_Instructions for the task_
Report the lines of the material that carry the string "Gruppe".

[Start of section]

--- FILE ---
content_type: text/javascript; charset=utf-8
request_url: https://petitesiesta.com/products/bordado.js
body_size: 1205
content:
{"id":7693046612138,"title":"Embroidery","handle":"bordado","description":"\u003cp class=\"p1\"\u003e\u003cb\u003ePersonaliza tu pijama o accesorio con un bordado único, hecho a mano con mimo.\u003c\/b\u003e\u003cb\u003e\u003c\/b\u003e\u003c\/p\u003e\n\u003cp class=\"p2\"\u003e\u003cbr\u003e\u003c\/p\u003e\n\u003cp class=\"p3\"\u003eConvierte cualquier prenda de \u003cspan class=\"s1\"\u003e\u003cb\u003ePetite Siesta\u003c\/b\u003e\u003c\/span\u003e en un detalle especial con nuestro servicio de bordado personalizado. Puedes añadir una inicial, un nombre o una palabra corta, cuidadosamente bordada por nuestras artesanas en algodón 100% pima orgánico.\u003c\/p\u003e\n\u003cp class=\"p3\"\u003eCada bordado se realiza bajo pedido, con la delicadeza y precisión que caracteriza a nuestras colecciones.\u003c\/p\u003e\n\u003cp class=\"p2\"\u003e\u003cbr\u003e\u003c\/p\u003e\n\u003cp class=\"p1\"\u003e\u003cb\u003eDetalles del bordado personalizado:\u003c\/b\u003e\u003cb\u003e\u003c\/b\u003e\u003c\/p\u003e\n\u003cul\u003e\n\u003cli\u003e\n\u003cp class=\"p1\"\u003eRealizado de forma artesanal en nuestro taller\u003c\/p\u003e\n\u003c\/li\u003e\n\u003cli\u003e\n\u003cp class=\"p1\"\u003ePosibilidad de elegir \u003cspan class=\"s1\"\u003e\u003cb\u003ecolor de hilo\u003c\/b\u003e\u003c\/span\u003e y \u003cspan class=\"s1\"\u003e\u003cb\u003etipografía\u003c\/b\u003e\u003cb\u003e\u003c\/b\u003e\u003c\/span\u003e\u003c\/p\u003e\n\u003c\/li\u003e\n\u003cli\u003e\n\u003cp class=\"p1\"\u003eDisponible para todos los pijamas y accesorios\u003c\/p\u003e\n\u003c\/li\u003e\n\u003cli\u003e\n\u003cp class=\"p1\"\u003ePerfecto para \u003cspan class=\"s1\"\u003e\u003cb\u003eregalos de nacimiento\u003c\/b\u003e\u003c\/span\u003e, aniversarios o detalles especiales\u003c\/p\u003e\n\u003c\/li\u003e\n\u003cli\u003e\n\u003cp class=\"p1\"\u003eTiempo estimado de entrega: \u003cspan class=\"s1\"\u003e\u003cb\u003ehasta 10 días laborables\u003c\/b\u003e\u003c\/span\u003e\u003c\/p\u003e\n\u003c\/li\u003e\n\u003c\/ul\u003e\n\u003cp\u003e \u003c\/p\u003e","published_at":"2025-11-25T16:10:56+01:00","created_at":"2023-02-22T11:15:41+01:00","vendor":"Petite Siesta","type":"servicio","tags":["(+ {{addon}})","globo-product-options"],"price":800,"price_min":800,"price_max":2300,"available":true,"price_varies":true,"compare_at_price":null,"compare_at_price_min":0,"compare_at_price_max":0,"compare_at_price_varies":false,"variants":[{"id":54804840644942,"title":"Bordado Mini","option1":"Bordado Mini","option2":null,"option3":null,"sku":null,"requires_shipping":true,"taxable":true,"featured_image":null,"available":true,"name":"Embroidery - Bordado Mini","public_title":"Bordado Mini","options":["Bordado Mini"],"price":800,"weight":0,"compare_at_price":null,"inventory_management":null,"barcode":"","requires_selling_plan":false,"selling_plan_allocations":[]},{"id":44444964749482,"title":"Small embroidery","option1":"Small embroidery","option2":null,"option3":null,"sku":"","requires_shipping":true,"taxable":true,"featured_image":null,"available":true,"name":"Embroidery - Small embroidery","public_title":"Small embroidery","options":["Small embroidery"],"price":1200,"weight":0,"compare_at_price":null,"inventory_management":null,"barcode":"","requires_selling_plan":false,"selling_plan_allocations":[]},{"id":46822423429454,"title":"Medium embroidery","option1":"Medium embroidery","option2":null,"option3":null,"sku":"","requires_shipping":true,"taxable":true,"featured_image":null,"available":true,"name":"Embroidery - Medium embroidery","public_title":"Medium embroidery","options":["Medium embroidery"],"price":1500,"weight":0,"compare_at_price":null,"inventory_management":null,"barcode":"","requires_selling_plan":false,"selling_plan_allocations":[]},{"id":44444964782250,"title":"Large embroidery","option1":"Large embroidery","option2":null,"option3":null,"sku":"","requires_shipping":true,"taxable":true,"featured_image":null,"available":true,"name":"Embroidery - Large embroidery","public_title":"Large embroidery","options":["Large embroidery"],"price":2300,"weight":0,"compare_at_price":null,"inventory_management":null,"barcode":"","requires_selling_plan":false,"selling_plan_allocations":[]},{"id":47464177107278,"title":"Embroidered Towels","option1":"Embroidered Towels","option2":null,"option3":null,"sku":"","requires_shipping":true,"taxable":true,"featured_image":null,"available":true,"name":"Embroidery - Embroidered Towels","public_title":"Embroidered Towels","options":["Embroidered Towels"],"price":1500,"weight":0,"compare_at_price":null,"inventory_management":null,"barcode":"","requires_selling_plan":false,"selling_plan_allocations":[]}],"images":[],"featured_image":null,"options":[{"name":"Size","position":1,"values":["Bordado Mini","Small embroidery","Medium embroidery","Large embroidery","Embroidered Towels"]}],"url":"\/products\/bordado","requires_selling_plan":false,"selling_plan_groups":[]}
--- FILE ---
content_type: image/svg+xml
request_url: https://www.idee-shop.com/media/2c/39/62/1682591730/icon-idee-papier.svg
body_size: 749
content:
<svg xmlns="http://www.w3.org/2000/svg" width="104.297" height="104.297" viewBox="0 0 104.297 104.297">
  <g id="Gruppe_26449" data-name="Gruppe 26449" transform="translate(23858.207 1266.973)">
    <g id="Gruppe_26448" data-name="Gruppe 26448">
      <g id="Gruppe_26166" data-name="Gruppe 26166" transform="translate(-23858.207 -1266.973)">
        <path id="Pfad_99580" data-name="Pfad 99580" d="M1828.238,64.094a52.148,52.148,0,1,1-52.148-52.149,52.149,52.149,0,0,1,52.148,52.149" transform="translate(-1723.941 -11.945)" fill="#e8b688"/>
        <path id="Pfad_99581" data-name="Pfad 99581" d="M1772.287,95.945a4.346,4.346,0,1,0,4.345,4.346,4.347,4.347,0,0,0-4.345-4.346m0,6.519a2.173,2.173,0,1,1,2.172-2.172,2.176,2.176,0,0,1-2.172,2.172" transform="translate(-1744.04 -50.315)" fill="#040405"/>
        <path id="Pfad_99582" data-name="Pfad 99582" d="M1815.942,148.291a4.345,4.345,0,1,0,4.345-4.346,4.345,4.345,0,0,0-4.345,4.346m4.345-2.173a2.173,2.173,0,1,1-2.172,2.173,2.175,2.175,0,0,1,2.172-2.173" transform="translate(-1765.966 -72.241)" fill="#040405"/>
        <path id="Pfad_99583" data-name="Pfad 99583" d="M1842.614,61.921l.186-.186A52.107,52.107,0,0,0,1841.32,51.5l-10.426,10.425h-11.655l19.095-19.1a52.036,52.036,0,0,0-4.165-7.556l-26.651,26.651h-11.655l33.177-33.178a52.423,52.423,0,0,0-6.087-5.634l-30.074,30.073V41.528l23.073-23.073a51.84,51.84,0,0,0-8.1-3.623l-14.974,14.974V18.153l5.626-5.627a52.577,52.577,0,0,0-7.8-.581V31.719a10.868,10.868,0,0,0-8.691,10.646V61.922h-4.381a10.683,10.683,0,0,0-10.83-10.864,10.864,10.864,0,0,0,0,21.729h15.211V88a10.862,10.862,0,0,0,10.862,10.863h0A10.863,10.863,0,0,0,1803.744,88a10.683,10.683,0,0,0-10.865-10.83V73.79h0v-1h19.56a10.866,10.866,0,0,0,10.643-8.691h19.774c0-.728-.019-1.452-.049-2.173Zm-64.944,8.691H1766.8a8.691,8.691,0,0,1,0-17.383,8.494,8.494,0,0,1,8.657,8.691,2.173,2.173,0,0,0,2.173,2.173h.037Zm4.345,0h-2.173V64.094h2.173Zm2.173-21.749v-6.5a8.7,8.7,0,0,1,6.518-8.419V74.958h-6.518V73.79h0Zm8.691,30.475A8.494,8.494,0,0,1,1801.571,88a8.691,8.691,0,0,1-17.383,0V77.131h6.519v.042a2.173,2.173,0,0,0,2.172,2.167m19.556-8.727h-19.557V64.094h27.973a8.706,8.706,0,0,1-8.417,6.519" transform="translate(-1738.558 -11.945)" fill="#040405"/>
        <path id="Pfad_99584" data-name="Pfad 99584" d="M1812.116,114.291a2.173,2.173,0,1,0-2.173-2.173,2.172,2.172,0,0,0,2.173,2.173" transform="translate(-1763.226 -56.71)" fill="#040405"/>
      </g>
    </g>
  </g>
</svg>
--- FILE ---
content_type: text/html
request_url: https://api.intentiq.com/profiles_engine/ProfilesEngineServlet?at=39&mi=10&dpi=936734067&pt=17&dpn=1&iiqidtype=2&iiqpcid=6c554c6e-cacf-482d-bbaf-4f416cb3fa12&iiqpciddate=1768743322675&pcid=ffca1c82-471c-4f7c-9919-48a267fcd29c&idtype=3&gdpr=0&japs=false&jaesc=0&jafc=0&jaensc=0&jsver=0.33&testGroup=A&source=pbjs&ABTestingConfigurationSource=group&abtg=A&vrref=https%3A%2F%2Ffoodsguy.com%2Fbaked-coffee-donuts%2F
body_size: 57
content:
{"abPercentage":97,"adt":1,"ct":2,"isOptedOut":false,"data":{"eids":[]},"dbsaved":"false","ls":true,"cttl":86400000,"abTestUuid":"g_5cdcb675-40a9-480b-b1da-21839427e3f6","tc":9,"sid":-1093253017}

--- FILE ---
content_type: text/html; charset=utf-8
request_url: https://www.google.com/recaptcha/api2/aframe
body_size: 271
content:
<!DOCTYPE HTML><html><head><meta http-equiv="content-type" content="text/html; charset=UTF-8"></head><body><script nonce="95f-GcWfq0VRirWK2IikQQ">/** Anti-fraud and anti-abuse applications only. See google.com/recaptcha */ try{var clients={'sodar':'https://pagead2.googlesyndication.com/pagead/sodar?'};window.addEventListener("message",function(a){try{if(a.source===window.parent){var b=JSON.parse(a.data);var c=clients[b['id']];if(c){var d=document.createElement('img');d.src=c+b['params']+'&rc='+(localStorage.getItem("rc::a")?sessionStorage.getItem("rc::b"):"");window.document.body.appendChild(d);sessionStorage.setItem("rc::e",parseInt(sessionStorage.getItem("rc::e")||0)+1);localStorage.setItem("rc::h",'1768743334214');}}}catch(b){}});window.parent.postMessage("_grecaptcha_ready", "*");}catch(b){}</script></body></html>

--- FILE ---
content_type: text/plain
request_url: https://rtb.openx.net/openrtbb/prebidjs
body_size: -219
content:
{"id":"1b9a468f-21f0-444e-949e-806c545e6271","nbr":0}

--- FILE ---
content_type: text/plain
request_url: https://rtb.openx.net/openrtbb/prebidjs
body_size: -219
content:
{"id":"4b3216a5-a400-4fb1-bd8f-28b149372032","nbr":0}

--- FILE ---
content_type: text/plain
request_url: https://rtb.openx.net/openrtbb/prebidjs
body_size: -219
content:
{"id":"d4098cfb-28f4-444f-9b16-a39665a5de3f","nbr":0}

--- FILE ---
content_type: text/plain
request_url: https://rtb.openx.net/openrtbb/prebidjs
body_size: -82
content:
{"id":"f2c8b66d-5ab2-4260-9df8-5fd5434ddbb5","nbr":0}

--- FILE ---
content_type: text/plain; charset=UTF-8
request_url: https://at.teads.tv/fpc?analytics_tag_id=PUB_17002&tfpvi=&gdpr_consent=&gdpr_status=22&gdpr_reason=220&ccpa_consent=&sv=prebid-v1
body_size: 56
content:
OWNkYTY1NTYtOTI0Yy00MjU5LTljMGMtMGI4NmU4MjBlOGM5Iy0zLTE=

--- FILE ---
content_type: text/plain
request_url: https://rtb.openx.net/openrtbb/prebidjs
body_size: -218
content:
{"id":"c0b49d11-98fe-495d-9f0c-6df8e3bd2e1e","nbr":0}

[End of section]

_Solved problem_
  <g id="Gruppe_26449" data-name="Gruppe 26449" transform="translate(23858.207 1266.973)">
    <g id="Gruppe_26448" data-name="Gruppe 26448">
      <g id="Gruppe_26166" data-name="Gruppe 26166" transform="translate(-23858.207 -1266.973)">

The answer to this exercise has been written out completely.